■ PROBLEM TO SOLVE ■
Reproduce the items verbatim, beginning with the line that contains "From the scene" and continuing through the last line of the items, with both ends included. Leave the pictures out of your answer.

[START OF RECORDS FOR THE TASK]

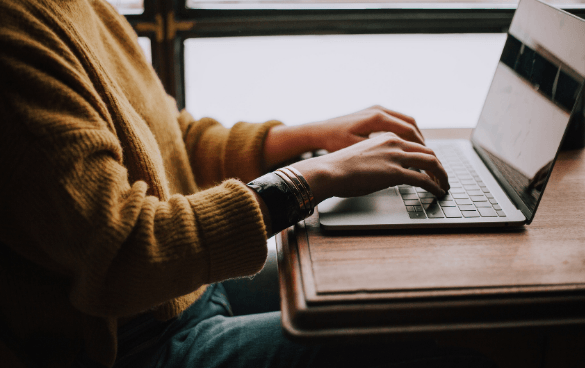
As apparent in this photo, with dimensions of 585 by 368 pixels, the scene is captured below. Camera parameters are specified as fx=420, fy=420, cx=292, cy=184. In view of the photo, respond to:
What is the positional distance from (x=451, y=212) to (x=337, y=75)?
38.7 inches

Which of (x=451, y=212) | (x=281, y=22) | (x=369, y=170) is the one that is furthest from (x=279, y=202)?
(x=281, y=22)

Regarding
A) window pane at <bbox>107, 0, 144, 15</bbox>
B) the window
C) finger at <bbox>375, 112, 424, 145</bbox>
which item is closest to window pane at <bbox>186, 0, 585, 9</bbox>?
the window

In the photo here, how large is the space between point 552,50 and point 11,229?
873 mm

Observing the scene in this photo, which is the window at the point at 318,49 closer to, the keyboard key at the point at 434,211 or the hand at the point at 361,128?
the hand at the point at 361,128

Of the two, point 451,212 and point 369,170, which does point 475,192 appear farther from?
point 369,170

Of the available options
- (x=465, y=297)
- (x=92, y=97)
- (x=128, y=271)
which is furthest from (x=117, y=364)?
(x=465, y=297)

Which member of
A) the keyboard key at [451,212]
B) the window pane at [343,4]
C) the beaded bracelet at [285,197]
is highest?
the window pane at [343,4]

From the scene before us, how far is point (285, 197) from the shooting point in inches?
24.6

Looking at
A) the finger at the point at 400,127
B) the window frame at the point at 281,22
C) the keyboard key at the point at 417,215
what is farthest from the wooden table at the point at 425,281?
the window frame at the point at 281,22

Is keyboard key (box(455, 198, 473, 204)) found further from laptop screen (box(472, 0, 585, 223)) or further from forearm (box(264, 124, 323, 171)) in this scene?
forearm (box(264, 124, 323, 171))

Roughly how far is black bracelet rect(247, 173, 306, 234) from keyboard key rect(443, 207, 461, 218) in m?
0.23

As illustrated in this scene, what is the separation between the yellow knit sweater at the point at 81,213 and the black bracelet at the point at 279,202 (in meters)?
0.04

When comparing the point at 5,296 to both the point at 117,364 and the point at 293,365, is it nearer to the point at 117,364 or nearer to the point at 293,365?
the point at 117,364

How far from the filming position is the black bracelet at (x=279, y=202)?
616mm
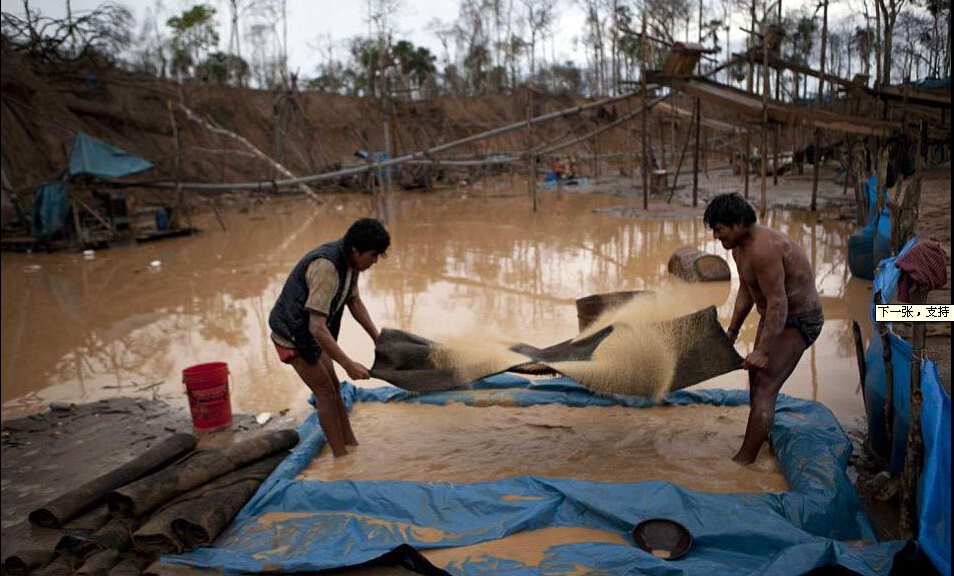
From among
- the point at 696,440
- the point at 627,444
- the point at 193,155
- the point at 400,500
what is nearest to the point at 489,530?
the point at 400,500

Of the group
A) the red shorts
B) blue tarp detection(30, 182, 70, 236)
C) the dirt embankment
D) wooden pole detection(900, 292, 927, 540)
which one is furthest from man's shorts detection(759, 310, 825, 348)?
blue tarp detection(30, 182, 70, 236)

[END OF RECORDS FOR THE TASK]

■ OUTPUT OF THE EXERCISE ■
From the scene before us, how far is point (285, 197) from the shooting point in inches?
24.6

Looking at
A) the finger at the point at 400,127
B) the window frame at the point at 281,22
C) the keyboard key at the point at 417,215
what is farthest from the wooden table at the point at 425,281?
the window frame at the point at 281,22

Is keyboard key (box(455, 198, 473, 204)) found further from laptop screen (box(472, 0, 585, 223)) or further from forearm (box(264, 124, 323, 171)) in this scene?
forearm (box(264, 124, 323, 171))

Roughly how far is black bracelet rect(247, 173, 306, 234) from keyboard key rect(443, 207, 461, 218) in m?
0.23

As illustrated in this scene, what is the separation between the yellow knit sweater at the point at 81,213 and the black bracelet at the point at 279,202 (in meters)?
0.04

When comparing the point at 5,296 to both the point at 117,364 and the point at 293,365, is it nearer to the point at 117,364 or nearer to the point at 293,365?
the point at 117,364

How far from the filming position is the black bracelet at (x=279, y=202)?
616mm
From among
- the point at 696,440
- the point at 627,444
- the point at 193,155
- the point at 400,500
what is nearest to the point at 489,530?
the point at 400,500

Of the group
A) the red shorts
B) blue tarp detection(30, 182, 70, 236)
C) the dirt embankment
D) wooden pole detection(900, 292, 927, 540)
which one is furthest from man's shorts detection(759, 310, 825, 348)?
blue tarp detection(30, 182, 70, 236)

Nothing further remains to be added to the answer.